Maruha`s first half sales were \363.6 billion, 2% shy of the original target, while operating profits were \5.1billion, 64% achievement rate from the original projection. Seafood sector gained \700 million compared to the previous year to \272.5 billion. On the other hand, operating earnings decreased \800 million.

"We have been in a harsh environment this year. The reason behind the profit slide is higher trading costs of procurement, while we never succeeded in jacking up selling prices domestically. Quotas for the North-sea fishery decreased. Higher water temperatures forced us to operate fishing in farther locations and high quality surimi and fillet dwindled."

Nichiro`s performance will add to the company`s latter half earnings and it expects sales will increase \112.5 billion to \850 billion, it hopes its full business year operating earnings will be \12.5 billion.

The newly born seafood giant eyes the global market and future M&As for its future expansion.
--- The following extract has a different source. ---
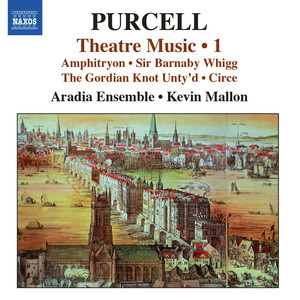 Purcell, H.: Theatre Music, Vol. 1 (Aradia Ensemble, Mallon)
"We secure raw materials from 70 companies worldwide. We firmly believe our supplier should be of great advantage of doing business with us. Therefore, it is necessary to sell our products in Europe, as well. Sales of Maruha and Nichiro overseas will exceed \100 billion. We won`t be able to enjoy considerable amount of benefits unless we expand markets globally", Igarashi stated.

Tastuhiko Tanaka, chairman said the company will remain Maruha and Akebono brands.

"Our products will be marketed under Maruha and Akebono. Some people say it is simpler to use one corporate brand name, but consumers recognize these brands more than our company name"

The merged company stresses the importance of synergy to develop more attracting items.

"Processed foods are short-lived and we have to keep on developing innovative items. For example, we need to think how we can evolve Maruha`s surimi into new frozen foods" said Tanaka.